9 February 2021

Lynnae C. Quick

Lynne Quick

"We're all placed on Earth with a purpose. Find yours and pursue it."

Position/Title: Planetary Scientist

Affiliation: NASA Goddard Space Flight Center

Areas of Scientific Interest: Dr. Quick's work focuses on geophysical processes on the ocean worlds in our solar system and in extrasolar planetary systems. She applies principles of fluid dynamics and heat transfer to model cryovolcanic processes (i.e., icy volcanism) and ocean crystallization on the icy moons of the giant planets and on dwarf planet Ceres. Dr. Quick also studies silicic volcanism on Venus and the Moon, and utilizes knowledge of the planets and moons in our solar system to characterize Earth-like exoplanets. Dr. Quick is a member of the Dawn, Europa Clipper, and Dragonfly mission science teams as well as the SSERVI TREX science team. She is also a member of NASA's Roadmaps to Ocean Worlds (ROW) team and the Outer Planets Assessment Group (OPAG) steering committee.

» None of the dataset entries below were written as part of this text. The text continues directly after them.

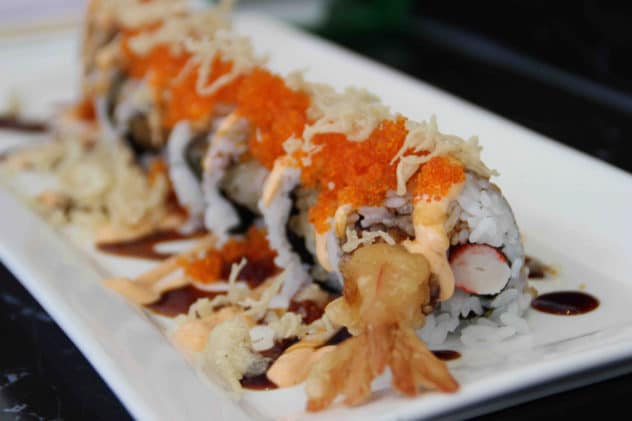 A platter of tempura prawn filled sushi rolled topped with caviar and spicy mayonnaise.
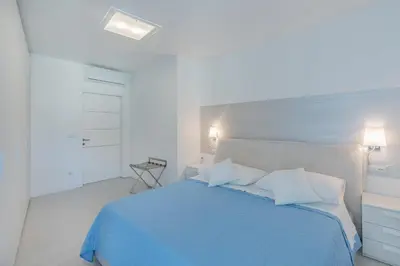 a bedroom with a blue bed with two white pillows at SWEETHOME TALVERA - con Garage in Bolzano
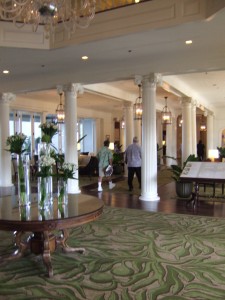 a lobby with columns and flowers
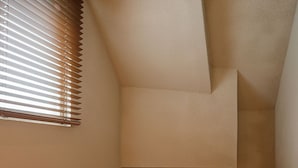 Un escalier étroit avec une petite lucarne donnant sur un espace extérieur.
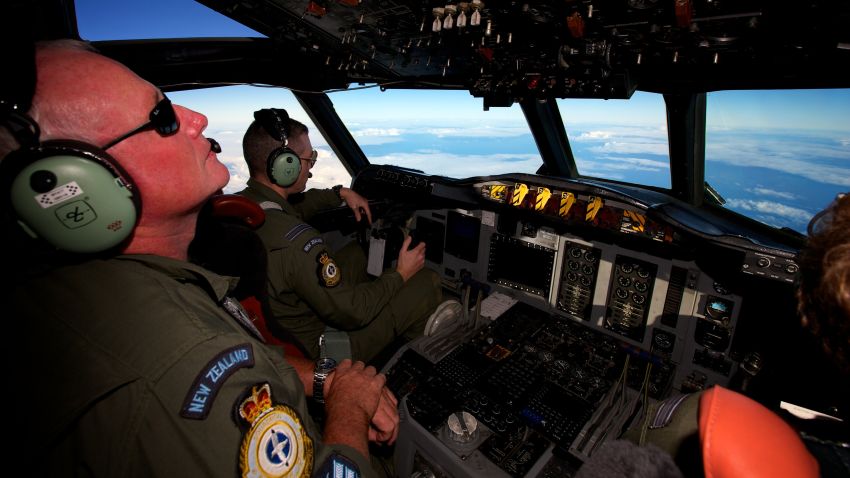 A Royal New Zealand Air Force P-3 Orion is flown by Flt. Lt Tim McAlevey back, in the search for missing Malaysia Airlines Flight MH370 over the Indian Ocean, Friday, April 11, 2014.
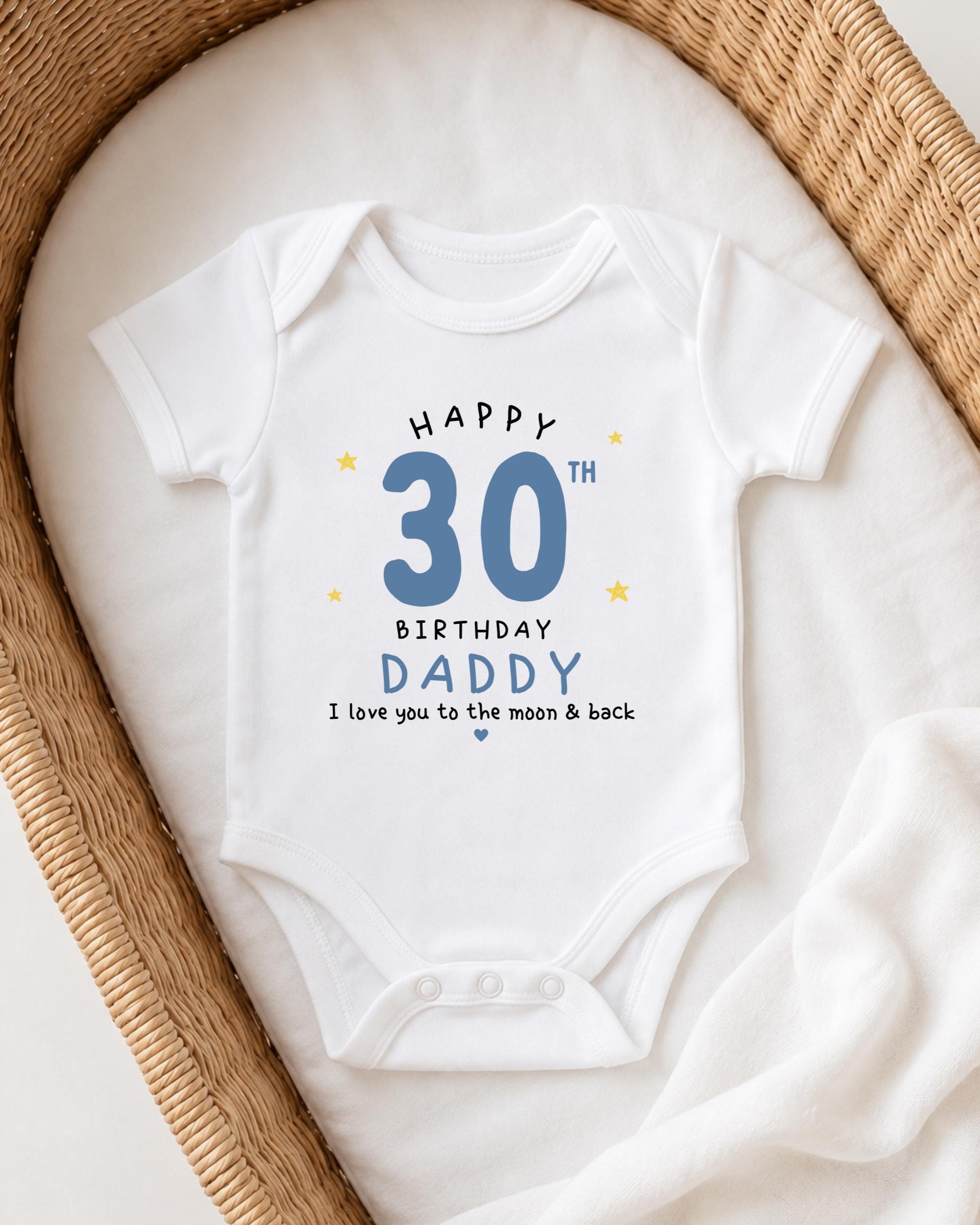 A white onesie with a birthday message printed on it, placed in a woven basket.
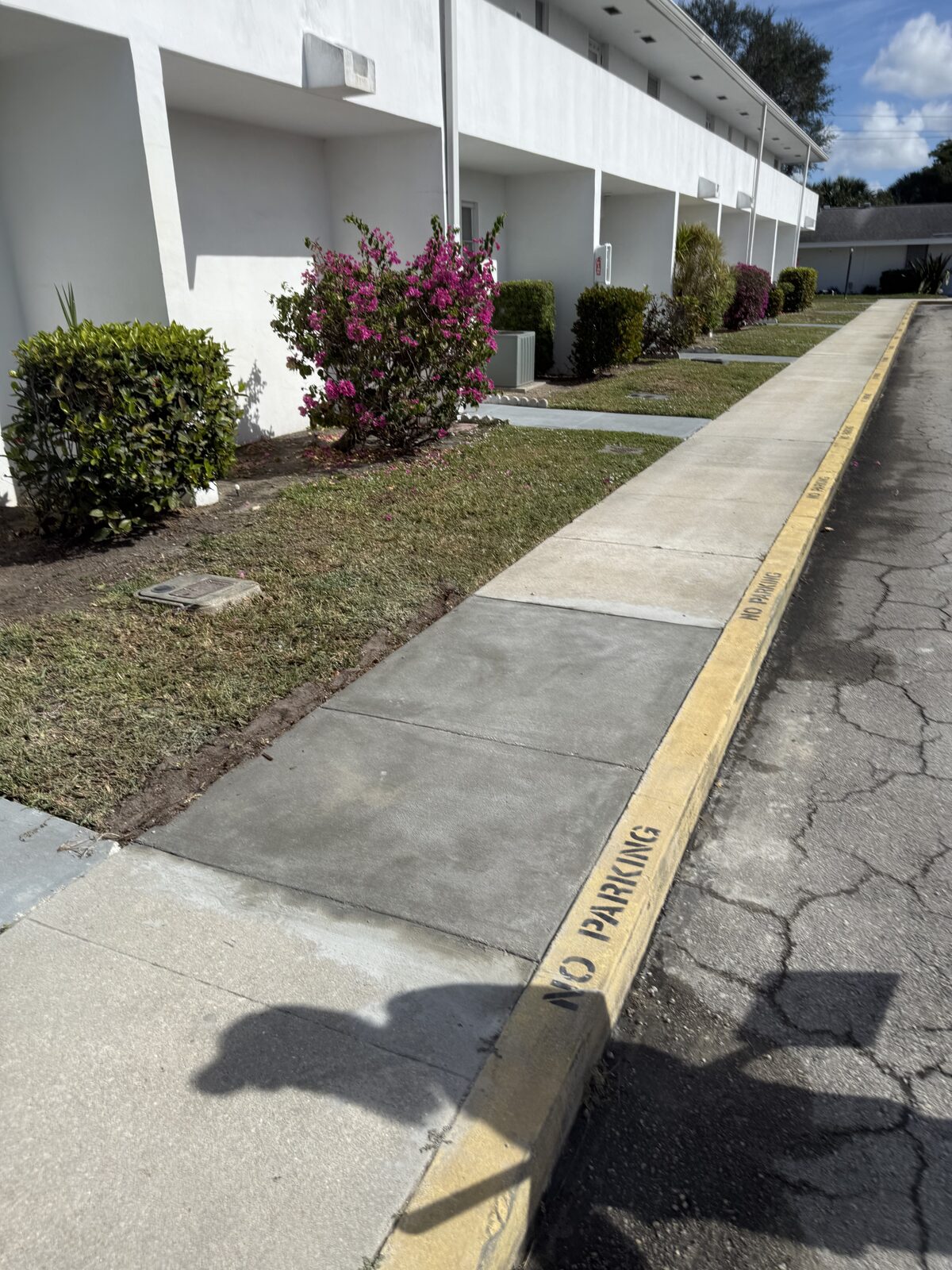 The completed sidewalk repair cured and back in service, blending into the continuous walkway running past the villa buildings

In 2013 I was selected as a NASA Postdoctoral Program (NPP) Fellow, which allowed me to conduct my postdoctoral work at NASA Goddard Space Flight Center from 2013 to 2015. In 2015 I was named a NASA Early Career Fellow and was also awarded a NASA Astrobiology Program Early Career Collaboration Award. In 2020 I was named a Fellow of the African Science Institute (ASI).

I am also a science team member on NASA's Europa Clipper mission, where I serve as a co-investigator on the Europa Imaging System (EIS), which is the camera system that will take pictures of the surface of Jupiter's moon Europa once the spacecraft arrives. I'm also a member of the science team for NASA's Dragonfly mission to Titan and was a science collaborator on NASA's Dawn mission. Currently, I'm the co-chair of the Earth and Planetary Systems Science section of the National Society of Black Physicists. I also serve on the steering committee of NASA's Outer Planets Assessment Group and am a member of the Ocean Worlds and Dwarf Planets panel for the National Academy of Sciences' Planetary Science and Astrobiology Decadal Survey.

I am the fifth African American woman to earn a PhD in planetary science in the US, and from 2017 to 2019 was the first African American staff scientist in the history of the Smithsonian Institution's Center for Earth and Planetary Studies. In 2020 I was the lead author on a NASA study that analyzed 53 terrestrial exoplanets that were all of a similar size to Earth. We found that all 53 exoplanets likely have volcanic activity and that more than a quarter of these exoplanets could be ocean worlds — and could thus potentially sustain extraterrestrial life.